Requires the Securities and Exchange Commission (SEC) to prescribe proxy rules to: (1) permit dissenting shareholders in a proposed rollup to contact, without filing soliciting material with the SEC, other limited partners before the transaction date in order to determine whether to solicit proxies, consents, or authorizations in opposition to the proposed transaction; (2) require the issuer to provide a shareholder (limited partner) with a list of all limited and general partners involved in the proposed rollup; (3) prohibit the direct or indirect payment of any person providing solicitation services (a broker-dealer) on the basis of whether the solicited proxies, consents, or authorizations either approve or disapprove the proposed transaction, or the transaction is approved or completed; (4) require the rollup soliciting material to be clear, concise, and understandable and summarize all effects of the proposed transaction, its risks, conflicts of interest, changes in voting rights and ownership interests, dissenters' rights, and any report received by the general partner that is prepared by an outside party and is materially related to the rollup transaction; and (5) give each shareholder at least 60 days to review the soliciting material.

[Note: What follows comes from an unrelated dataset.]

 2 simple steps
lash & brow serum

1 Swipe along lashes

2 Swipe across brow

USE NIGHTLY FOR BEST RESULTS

Authorizes the SEC to grant exemptions from these requirements.
Excludes transactions involving certain kinds of limited partnerships from the meaning of limited partnership rollup transaction.

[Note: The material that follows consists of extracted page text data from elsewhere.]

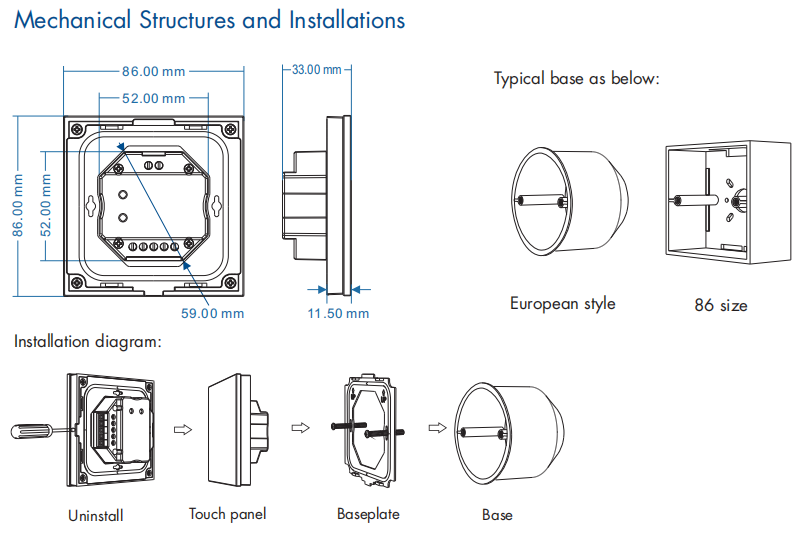 Mechanical Structures and Installations

86.00 mm
52.00 mm
86.00 mm
52.00 mm
59.00 mm
33.00 mm
11.50 mm

Typical base as below:

European style
86 size

Installation diagram:

Uninstall
Touch panel
Baseplate
Base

Requires the rules of a national securities association to prevent association members from participating in any rollup transaction unless it protects specified rights of dissenting limited partners. Requires a national securities exchange to prohibit the listing of any security resulting from a rollup transaction, and the rules of a national securities association to prohibit the authorization for quotation on an association-sponsored automated interdealer quotation system of any security the SEC designates as a national market system security resulting from a rollup transaction, unless such dissenters' rights were provided for.
Provides that prior to the effective date of the regulations adopted pursuant to this Act, the SEC shall continue to review and declare effective registration statements and attendant amendments relating to limited partnership rollup transactions in accordance with the applicable regulations then in effect.